Il suo merito maggiore, spiega Astone, è di avere varato nel 2012 un Piano europeo per rilanciare l’industria manifatturiera, con l’intento dichiarato di spostare il baricentro della politica europea dalla finanza all’economia reale, di cui l’industria è l’asse portante. Un Piano chiamato “Orizzonte 2020”, che si pone l’obiettivo di riportare il manifatturiero dal 15 al 20 per cento del pil Ue entro il 2020, facendo compiere al settore una inversione a U dopo la forte crisi che l’ha colpito a seguito della crisi finanziaria iniziata nel 2008. In sostanza, l’idea di un «Industrial Compact», in alternativa al famigerato «Fiscal Compact». Una scelta politica a suo modo rivoluzionaria, che paradossalmente è stata compiuta dal commissario Ue che ha rappresentato l’Italia per cinque anni e che i giornaloni di casa nostra hanno ignorato.
A sostegno del suo Piano, fatto proprio dalla Commissione Barroso, Tajani ha indicato numeri e fatti precisi: «La crisi, causata da una finanza senza regole, con l’eccesso di austerità ha penalizzato investimenti e domanda interna, indebolendo la nostra base industriale.
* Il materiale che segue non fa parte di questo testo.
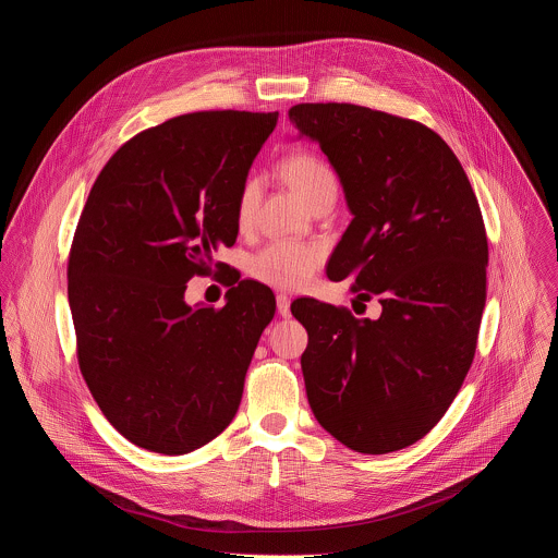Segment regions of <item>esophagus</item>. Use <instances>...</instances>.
Instances as JSON below:
<instances>
[{"label":"esophagus","instance_id":"esophagus-1","mask_svg":"<svg viewBox=\"0 0 558 558\" xmlns=\"http://www.w3.org/2000/svg\"><path fill=\"white\" fill-rule=\"evenodd\" d=\"M276 306H278V313L282 317H289L291 315V298L287 293H278L276 295Z\"/></svg>","mask_w":558,"mask_h":558}]
</instances>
Quattro milioni di posti di lavoro e 350 miliardi d’investimenti persi in Italia, un livello di disoccupazione giovanile drammatico, il record storico negativo di appena il 15% di pil legato al manifatturiero, la cui produzione è tuttora inferiore del 10% rispetto al 2007 e cinque punti sotto rispetto agli anni Novanta». Da qui l’urgenza di intervenire, con una nuova visione produttiva e adeguati mezzi finanziari.
Quanto ai settori d’intervento, il Piano Tajani-Ue punta non più su «vecchie ciminiere inquinanti, ma su una produzione moderna, di qualità, che concentri le risorse su: manifatturiero avanzato e stampante 3D, bio-economia, nuovi materiali e tecnologie abilitanti fondamentali, reti intelligenti, costruzioni sostenibili, efficienza delle risorse, veicoli verdi e spazio. A quali si devono aggiungere agroalimentare, tessile, trasporti e costruzioni».
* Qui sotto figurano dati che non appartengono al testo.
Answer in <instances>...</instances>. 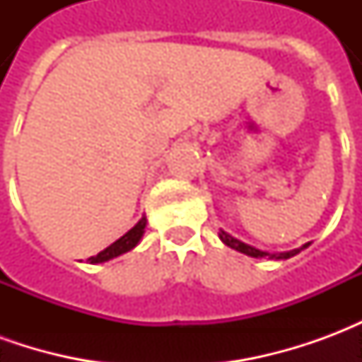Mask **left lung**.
<instances>
[{
	"instance_id": "8db88e82",
	"label": "left lung",
	"mask_w": 362,
	"mask_h": 362,
	"mask_svg": "<svg viewBox=\"0 0 362 362\" xmlns=\"http://www.w3.org/2000/svg\"><path fill=\"white\" fill-rule=\"evenodd\" d=\"M219 238L223 240V244H227L228 248H233L236 252H243L246 256H250V258H266L269 256L272 259H287V258H293L296 256L298 252L304 250V248H308V244H304L303 248H296V250H288V252H279V254H269V252H264V250H258V248H254L250 244H244L243 240H238L235 236H230L228 233H225L223 228H219Z\"/></svg>"
}]
</instances>
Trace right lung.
<instances>
[{"label": "right lung", "instance_id": "obj_1", "mask_svg": "<svg viewBox=\"0 0 362 362\" xmlns=\"http://www.w3.org/2000/svg\"><path fill=\"white\" fill-rule=\"evenodd\" d=\"M145 227H147V219H145V215H143L141 219L137 221V225H135L134 228H129L126 235L119 236L116 243H112L108 248H104L103 252H98L96 256H90L87 262H89V264H103V262L118 258L122 254L134 250L135 246L139 244V240H141V236L145 235Z\"/></svg>", "mask_w": 362, "mask_h": 362}]
</instances>
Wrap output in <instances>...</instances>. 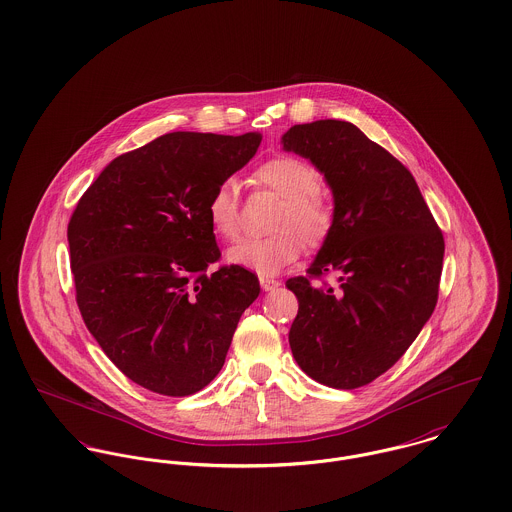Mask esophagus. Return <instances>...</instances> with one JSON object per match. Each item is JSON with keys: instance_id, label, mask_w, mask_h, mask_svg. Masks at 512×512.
Masks as SVG:
<instances>
[{"instance_id": "1", "label": "esophagus", "mask_w": 512, "mask_h": 512, "mask_svg": "<svg viewBox=\"0 0 512 512\" xmlns=\"http://www.w3.org/2000/svg\"><path fill=\"white\" fill-rule=\"evenodd\" d=\"M259 283H261V288H263L265 292H273V290H277V288L281 286V283H279L277 279H269V277H261Z\"/></svg>"}]
</instances>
Soltanto belle parole? Una volta tanto, pare di no. «Per la prima volta in Europa non è solo l’agricoltura ad avere un bilancio: quasi un sesto delle risorse Ue da qui al 2020 è destinato ad investimenti industriali e accesso al credito» ha precisato Tajani. Le somme in gioco? «Oltre cento miliardi di euro dai fondi regionali, 40 miliardi da Orizzonte 2020, altri 2,3 miliardi da Cosme (programma Eu per la competitività). A cui si aggiunge l’aumento di capitale di 10 miliardi della nuova Bei (Banca europea per gli investimenti) e del Fondo europeo d’investimenti». Non è tutto. «Con i cofinanziamenti nazionali, i prestiti della Bei e le risorse private» sostiene Tajani nel suo Piano «possiamo mobilitare fino a mille miliardi, aprendo nuove opportunità per Governi, Regioni e imprese».
Dettaglio importante: questo Piano è stato lanciato dall’Ue nell’ottobre 2012, quasi due anni fa. Da allora buona parte dei Paesi Ue hanno presentato, attraverso i loro governi, dei piani dettagliati, necessari per poter fruire dei finanziamenti. Quasi nulla di tutto ciò è stato fatto in Italia, che ha continuato a «sperperare e perdere i fondi Ue per inefficienze, clientelismi, finanziamenti a pioggia per sagre di paese e corsi di formazione fantasma». Il governo Renzi, se davvero vuole distinguersi da quelli precedenti e promuovere la ripresa con i fatti invece che con gli annunci, non dovrebbe perdere un minuto per iscrivere l’Industrial Compact tra le priorità dei prossimi mille giorni, aprire al più presto un tavolo con la Confindustria e le categorie interessate per definire finalmente dei progetti d’investimento decenti, nei settori indicati da Orizzonte 2020, e chiedere al nuovo commissario Ue per l’Industria (che non sarà più italiano, purtroppo) il relativo finanziamento. E, magari, dire grazie a Tajani.